SELECTED EXTRACT.
Segment Open
Sunday, 22 November 2009

FINALLY....

All good things come to those who wait. As with everything else, there are always exceptions.

At any rate, despite the less than stellar diagnosis (ok, actually there is still no confirmed diagnosis), things are moving at long last. I get to sample the hospitality of Hotel KKH at the end of the month, the main course on the kitchen table being me. Haha, alright, alright, I'll stop with the morbid allusions for now.

With any luck, I'll be up and about in a month or so, maybe two. Although I wish it takes me a bit longer to recover that. I have no wish to abandon the days of lying in bed with a stack of books and being waited on hand and foot. The only inperfection I can see will be the dietary restrictions, but that is something I can bear with, I guess, if I can have the rest. If it takes me two weeks to get back into grove after a 10 day holiday, imagine how long it will take me to return to a grindstone mindset after a two month break! Just for a little while, I was almost tempted to wish chemo on myself just so I could extend the MC to six months, but it was just for a teeny weeny while. For one thing, my bank account could never stand that kind of drought......

I have been on the receiving end of many, many well wishes, some of which came from sources quite unexpected. And I am really grateful and touched. I am not one of those people who makes and keeps friends easily. There is a natural reserve on my part, and also sheer laziness that keeps me from making the effort to reach out. I used to wonder if I ever featured importantly enough in anyone's life, outside of my own immediate family, that they would say "I wish JT was here" or "Only JT will do." if I ever pass on? Ok, ok, no morbid thoughts.

I feel like a prospective mother waiting for their babies to be born. You know, must build up health, keep happy and optimistic, and calmly wait for the day to arrive. Except of course, this is like the situation in reverse, since it will involve babies who will now never see the light of day (oops, that's more morbidity for you). I don't know if it sounds weird, but I actually feel a sense of anticipation; it is a new experience after all, albeit one that most people could do without. And I'll be lying if I said I am not looking forward to all the pampering that would come after the main event. Haha.

By the way, in case anyone is interested, I like sunflowers and lilies, or yellow/orange gerberas, Love seedless grapes. Hate essence of chicken and other related chinese remedies. Love romance novels, drama, movies, anything with happy endings. This is really shameless, but when better to milk the situation for all it is worth, if not now? Mwahahaha.
Segment Closed
THE DATA.
Segment Open
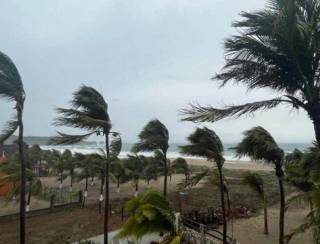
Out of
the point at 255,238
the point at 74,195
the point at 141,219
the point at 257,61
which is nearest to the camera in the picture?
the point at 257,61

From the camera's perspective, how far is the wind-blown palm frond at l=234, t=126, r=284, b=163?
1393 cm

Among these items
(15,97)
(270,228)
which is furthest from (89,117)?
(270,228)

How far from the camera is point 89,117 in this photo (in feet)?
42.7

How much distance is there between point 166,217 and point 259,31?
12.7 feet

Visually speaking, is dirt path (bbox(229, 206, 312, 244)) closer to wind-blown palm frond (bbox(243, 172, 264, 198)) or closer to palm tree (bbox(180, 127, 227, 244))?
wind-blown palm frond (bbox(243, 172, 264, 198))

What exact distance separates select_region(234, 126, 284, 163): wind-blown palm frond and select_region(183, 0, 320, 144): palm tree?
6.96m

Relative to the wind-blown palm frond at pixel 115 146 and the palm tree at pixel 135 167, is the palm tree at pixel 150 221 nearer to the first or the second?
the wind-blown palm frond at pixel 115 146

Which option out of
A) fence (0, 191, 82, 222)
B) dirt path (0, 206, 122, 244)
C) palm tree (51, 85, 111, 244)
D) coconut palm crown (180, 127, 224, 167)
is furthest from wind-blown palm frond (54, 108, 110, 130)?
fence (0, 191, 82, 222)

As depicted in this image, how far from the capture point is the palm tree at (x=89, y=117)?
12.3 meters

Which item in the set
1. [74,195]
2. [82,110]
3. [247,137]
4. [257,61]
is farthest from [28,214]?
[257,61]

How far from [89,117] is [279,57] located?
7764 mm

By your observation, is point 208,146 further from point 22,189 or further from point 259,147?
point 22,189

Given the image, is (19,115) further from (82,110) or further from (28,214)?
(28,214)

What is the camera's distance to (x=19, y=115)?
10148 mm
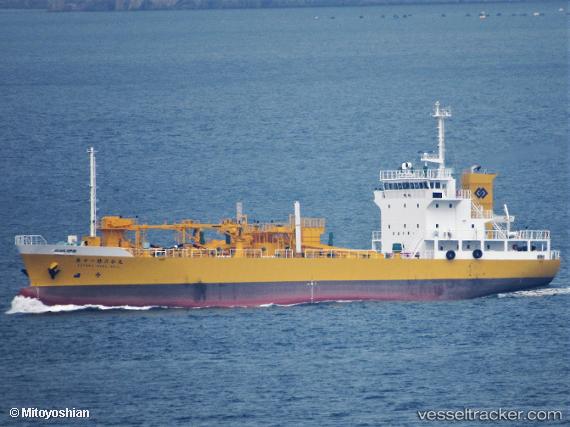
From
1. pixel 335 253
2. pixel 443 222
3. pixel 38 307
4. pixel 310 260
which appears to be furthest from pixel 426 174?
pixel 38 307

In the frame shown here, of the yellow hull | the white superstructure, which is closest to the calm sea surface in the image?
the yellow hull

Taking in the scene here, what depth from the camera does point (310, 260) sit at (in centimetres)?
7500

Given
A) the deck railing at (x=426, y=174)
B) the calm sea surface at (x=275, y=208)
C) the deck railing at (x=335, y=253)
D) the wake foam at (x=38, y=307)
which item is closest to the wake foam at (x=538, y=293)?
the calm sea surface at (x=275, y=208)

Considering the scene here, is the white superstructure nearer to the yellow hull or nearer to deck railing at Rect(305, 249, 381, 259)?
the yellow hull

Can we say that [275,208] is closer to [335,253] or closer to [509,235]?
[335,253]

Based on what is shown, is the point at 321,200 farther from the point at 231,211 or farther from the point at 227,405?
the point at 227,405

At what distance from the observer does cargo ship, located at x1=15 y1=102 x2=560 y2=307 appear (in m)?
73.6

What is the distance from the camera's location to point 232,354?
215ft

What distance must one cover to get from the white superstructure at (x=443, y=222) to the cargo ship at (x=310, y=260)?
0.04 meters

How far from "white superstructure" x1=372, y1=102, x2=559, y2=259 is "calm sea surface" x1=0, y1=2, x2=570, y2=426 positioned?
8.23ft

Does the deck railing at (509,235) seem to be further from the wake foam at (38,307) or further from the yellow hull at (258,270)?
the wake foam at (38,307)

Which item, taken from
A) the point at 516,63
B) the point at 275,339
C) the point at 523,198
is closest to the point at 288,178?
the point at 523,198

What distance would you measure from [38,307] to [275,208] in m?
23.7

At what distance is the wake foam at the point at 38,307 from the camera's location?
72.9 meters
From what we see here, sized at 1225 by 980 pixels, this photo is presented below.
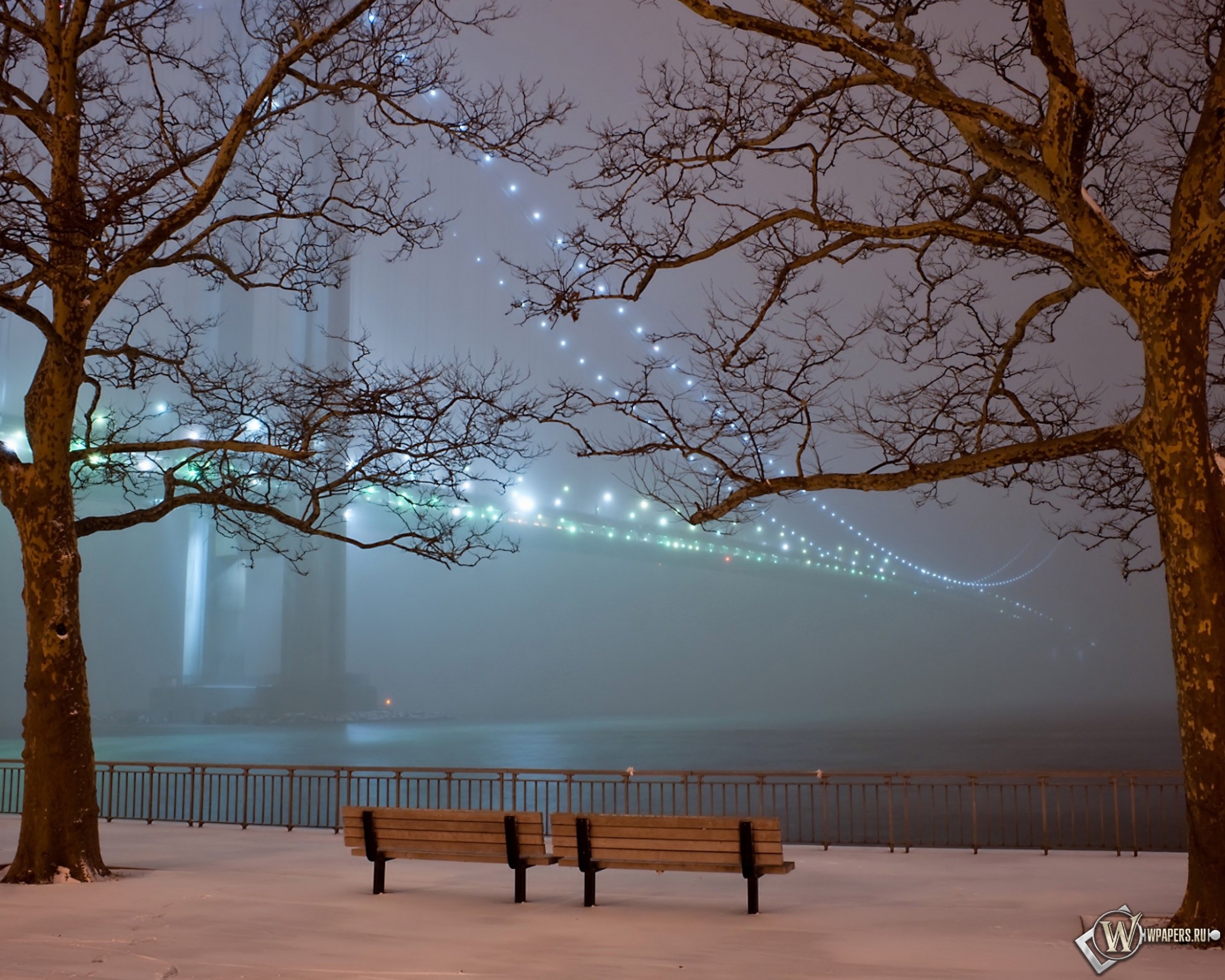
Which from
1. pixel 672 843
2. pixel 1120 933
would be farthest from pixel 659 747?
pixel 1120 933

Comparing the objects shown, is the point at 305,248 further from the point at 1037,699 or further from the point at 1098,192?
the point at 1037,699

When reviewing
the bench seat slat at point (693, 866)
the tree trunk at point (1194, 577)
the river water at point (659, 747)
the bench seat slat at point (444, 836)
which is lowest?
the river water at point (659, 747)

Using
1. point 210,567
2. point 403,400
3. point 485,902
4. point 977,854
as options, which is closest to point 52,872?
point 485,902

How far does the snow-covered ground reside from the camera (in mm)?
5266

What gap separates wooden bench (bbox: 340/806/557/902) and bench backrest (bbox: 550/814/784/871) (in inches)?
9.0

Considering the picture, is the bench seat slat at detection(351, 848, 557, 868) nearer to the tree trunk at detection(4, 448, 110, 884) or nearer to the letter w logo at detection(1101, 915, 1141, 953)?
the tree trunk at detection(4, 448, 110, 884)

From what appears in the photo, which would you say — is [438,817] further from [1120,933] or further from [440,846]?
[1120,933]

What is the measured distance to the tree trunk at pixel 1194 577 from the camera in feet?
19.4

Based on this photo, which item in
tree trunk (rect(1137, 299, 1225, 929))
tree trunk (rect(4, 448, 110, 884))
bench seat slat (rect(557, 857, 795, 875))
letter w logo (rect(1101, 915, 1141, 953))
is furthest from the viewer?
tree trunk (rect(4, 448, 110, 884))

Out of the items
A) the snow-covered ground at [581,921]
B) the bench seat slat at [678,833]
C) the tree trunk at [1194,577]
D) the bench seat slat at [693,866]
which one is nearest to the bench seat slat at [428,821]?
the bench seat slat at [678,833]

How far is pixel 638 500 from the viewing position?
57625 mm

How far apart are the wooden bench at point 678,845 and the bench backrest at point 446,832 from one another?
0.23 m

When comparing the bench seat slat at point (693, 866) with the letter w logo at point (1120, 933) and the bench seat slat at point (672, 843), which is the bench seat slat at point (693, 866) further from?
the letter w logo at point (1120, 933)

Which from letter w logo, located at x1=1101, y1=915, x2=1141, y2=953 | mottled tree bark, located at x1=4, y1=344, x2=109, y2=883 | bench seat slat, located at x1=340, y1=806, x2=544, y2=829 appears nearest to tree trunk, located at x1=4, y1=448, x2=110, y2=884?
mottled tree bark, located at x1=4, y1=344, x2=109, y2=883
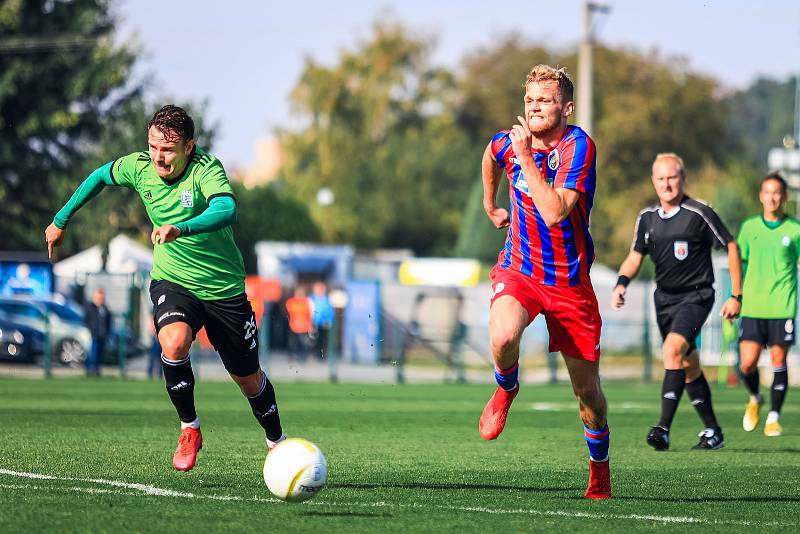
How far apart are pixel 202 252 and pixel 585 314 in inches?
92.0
Segment Closed
Segment Open
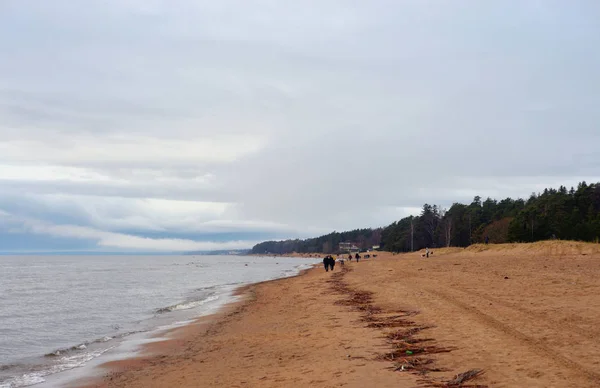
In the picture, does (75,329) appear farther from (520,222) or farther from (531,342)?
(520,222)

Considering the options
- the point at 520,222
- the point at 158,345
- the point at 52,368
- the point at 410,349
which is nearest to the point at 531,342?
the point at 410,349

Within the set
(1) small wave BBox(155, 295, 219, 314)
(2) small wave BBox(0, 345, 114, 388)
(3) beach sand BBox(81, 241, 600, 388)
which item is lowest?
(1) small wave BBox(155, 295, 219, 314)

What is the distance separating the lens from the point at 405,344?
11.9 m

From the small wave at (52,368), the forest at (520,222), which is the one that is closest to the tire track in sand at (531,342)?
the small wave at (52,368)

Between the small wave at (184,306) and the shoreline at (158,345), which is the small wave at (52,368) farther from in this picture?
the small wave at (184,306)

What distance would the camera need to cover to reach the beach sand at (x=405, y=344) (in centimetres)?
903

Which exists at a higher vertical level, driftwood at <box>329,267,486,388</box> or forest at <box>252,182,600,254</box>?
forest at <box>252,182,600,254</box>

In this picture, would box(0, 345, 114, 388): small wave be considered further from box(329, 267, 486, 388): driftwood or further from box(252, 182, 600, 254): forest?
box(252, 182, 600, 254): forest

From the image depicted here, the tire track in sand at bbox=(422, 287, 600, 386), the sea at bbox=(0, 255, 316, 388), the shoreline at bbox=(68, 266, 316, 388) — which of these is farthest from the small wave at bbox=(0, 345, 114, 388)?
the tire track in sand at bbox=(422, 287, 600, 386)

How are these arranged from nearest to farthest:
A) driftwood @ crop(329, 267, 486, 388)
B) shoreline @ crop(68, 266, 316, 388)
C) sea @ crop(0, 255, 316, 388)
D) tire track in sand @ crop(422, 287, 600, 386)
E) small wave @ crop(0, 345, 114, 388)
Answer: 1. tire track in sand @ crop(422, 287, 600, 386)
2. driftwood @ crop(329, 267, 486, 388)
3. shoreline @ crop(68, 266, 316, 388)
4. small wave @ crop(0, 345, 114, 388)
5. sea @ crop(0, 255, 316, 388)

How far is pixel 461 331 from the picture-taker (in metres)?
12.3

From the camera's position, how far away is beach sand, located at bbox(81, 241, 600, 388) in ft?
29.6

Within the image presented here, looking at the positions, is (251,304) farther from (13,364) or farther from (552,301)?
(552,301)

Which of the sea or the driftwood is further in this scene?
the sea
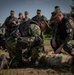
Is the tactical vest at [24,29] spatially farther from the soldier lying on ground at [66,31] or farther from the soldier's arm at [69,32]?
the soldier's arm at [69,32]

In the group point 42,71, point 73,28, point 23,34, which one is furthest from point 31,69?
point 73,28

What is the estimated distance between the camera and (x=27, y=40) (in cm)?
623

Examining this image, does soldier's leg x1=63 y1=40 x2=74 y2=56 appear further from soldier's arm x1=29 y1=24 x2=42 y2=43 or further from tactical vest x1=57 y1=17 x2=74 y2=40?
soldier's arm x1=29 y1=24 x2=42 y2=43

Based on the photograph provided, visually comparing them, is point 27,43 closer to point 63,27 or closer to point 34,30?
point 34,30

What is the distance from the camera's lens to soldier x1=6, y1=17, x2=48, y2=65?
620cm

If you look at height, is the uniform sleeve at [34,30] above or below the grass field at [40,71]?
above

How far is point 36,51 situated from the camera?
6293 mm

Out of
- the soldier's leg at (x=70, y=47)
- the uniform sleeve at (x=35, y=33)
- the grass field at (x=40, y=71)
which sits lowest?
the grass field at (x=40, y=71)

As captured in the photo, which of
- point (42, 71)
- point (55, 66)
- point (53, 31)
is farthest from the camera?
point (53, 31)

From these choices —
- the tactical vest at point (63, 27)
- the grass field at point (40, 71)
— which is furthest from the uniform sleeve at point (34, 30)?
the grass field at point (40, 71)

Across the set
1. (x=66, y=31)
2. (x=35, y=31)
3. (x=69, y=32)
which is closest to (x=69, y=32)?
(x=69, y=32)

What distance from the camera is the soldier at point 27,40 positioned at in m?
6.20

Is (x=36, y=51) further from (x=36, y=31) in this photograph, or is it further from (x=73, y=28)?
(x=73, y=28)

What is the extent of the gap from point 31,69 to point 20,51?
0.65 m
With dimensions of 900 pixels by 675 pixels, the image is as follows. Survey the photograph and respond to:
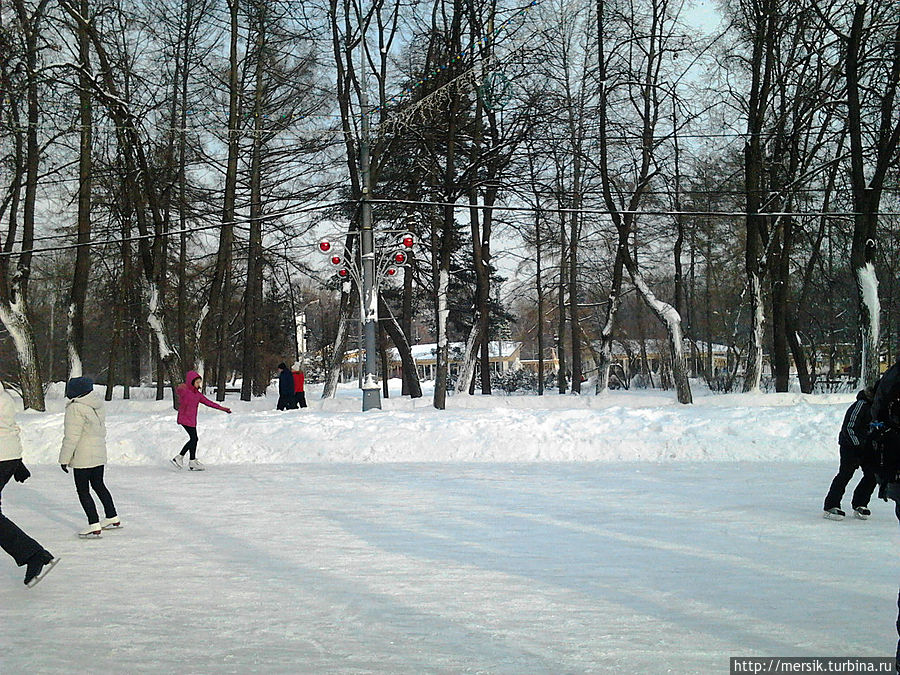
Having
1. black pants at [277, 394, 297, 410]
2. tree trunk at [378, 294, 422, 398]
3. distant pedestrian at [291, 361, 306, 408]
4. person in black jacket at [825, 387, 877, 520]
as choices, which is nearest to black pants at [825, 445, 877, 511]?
Segment Closed
Segment Open
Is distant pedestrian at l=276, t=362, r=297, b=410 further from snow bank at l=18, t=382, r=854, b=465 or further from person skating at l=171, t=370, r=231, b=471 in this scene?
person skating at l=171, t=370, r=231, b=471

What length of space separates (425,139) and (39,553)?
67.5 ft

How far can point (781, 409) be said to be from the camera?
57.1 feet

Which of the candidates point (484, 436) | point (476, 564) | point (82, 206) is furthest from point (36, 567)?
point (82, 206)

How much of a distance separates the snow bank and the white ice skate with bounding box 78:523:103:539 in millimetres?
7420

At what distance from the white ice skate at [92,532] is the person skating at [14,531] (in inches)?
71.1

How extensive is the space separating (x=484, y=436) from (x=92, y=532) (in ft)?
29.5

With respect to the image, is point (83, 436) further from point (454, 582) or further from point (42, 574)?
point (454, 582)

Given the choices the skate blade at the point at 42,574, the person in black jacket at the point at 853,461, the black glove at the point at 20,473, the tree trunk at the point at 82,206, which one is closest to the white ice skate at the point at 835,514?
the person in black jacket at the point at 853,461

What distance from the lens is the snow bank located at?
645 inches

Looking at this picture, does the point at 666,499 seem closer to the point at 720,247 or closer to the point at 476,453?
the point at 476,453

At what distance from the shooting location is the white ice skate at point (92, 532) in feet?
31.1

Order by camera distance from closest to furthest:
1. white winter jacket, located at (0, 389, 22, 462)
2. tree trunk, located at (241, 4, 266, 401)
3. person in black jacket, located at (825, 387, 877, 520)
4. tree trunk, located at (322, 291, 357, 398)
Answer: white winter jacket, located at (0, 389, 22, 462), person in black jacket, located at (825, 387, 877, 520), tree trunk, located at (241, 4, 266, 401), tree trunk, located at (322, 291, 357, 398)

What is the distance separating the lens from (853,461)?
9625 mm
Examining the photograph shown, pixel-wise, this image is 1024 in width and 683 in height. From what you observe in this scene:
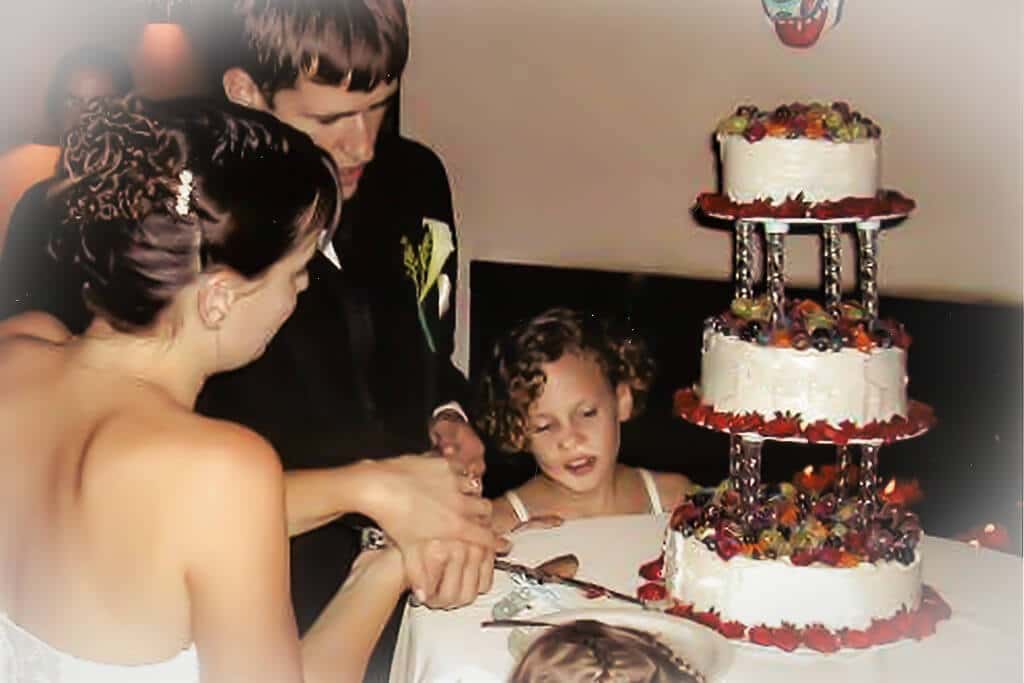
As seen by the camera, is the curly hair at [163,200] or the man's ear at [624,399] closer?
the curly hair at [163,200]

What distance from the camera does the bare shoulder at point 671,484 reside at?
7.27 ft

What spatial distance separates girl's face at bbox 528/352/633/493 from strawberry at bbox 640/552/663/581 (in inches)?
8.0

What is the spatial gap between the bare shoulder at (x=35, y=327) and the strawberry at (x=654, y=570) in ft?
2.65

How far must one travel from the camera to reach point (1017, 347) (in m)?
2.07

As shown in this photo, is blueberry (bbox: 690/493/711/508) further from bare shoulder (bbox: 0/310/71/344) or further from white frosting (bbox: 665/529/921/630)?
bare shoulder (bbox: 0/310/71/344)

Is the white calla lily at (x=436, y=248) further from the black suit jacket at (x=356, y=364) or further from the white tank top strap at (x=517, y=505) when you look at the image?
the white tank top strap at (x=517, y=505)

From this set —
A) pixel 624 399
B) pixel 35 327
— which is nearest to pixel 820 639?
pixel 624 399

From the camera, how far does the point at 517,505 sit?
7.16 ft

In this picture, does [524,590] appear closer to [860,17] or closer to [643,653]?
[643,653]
Segment Closed
WHAT YOU WILL DO.
1) Answer these questions about the blog post:
(a) On what date was it posted?
(b) How long does the writer expect it will take to be up and about?
(c) What does the writer say they hate?
2) Rewrite the stretch of the blog post from "I feel like" through "main event. Haha.", swapping "prospective mother" for "expectant mother".
3) List every flower the writer of the blog post says they like.

PROBLEM SOLUTIONS.
1)
(a) Sunday, 22 November 2009
(b) A month or so, maybe two
(c) Essence of chicken and other related Chinese remedies

2)
I feel like a expectant mother waiting for their babies to be born. You know, must build up health, keep happy and optimistic, and calmly wait for the day to arrive. Except of course, this is like the situation in reverse, since it will involve babies who will now never see the light of day (oops, that's more morbidity for you). I don't know if it sounds weird, but I actually feel a sense of anticipation; it is a new experience after all, albeit one that most people could do without. And I'll be lying if I said I am not looking forward to all the pampering that would come after the main event. Haha.

3)
- Sunflowers
- Lilies
- Yellow/orange gerberas